Zum Streik im August in London-Heathrow siehe die beiden interessanten Hintergrundartikel:
Keine Flüge von Terminal A – Die Hintergründe des Solidaritätsstreiks in London Heathrow, in: ak 499
Teuer streiken statt billig fliegen, Willi Kaufmann zum Streik auf dem Flughafen Heathrow, in: express 8/2005
Die NGG gibt fast täglich eine Streikzeitung heraus, in der über Neuigkeiten informiert und Streikende vorgestellt werden.
Die Adressen aller Standorte von Gate Gourmet weltweit: www.gategourmet.com
StreikbrecherInnen werden vor allem von der Gebäudereinigungsfirma G&A geschickt:
Goldberg und Avci GmbH, Rheintörchenstr. 126, Duisburg,sowie von der Firma Tertia aus Krefeld.
Nach dem Arbeitnehmerüberlassungsgesetz haben LeiharbeiterInnen das Recht, Streikbrucharbeiten zu verweigern: »Der Leiharbeitnehmer ist nicht verpflichtet, bei einem Entleiher tätig zu sein, soweit dieser durch einen Arbeitskampf unmittelbar betroffen ist. In den Fällen eines Arbeitskampfs nach Satz 1 hat der Verleiher den Leiharbeitnehmer auf das Recht, die Arbeitsleistung zu verweigern, hinzuweisen.« (§11 (5) AÜG)

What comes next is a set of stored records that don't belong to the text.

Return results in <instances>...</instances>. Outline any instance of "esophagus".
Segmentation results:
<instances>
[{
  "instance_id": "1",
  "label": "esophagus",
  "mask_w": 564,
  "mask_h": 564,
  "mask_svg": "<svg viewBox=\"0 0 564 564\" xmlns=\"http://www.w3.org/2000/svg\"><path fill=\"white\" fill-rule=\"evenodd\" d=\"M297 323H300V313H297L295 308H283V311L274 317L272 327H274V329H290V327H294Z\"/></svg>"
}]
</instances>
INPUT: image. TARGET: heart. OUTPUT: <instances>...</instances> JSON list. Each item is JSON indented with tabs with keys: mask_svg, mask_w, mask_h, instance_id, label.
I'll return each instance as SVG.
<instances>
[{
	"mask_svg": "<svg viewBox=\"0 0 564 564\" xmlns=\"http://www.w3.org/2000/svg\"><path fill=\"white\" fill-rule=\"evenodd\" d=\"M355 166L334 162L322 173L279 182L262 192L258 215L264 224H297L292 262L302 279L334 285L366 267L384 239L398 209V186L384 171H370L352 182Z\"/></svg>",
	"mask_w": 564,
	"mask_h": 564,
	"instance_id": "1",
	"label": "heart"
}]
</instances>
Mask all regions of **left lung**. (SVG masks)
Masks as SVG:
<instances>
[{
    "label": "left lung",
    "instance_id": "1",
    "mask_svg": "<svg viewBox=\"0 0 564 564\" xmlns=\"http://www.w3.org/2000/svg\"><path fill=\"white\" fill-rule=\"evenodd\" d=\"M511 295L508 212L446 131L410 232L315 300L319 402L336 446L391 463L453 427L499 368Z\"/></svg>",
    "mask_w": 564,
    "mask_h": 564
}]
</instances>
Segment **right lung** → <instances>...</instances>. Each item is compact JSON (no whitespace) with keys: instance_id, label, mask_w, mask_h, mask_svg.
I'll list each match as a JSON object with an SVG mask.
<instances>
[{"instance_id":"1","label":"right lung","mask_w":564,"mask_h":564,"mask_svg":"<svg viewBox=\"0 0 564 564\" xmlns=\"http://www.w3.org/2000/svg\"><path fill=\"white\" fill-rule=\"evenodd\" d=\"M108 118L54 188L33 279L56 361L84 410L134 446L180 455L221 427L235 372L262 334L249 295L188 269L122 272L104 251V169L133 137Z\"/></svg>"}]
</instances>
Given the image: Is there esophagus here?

Bericht über die Blockade am 18.11.2005: Indymedia.
Bei dpa las es sich so:
Streik eskaliert: Lebensmittelschlacht beim Flugzeug-Caterer
Düsseldorf (dpa/lnw) - Mit einer Lebensmittelschlacht hat der sechswöchige Streik bei der Flugzeug-Catering-Firma »Gate Gourmet« in Düsseldorf einen neuen Höhepunkt erreicht. Als ein Lastwagen der Firma am Donnerstag auf dem Flughafengelände auf eine Gruppe Streikender zufuhr, hätten die Arbeitskämpfer Speise-Eis und andere Lebensmittel geworfen, berichtete die Polizei. Menschen seien nicht verletzt worden. Der Fahrer konnte den unversehrten Lastwagen wenig später durch eine andere Ausfahrt vom Gelände steuern.
Es sei unerträglich, dass Menschenleben gefährdet würden, hieß es bei der Gewerkschaft Nahrung-Genuss-Gaststätten (NGG). Ein Betroffener habe über Druckschmerzen in der Brust geklagt. »Gate Gourmet« wollte sich zu den Vorwürfen nicht äußern.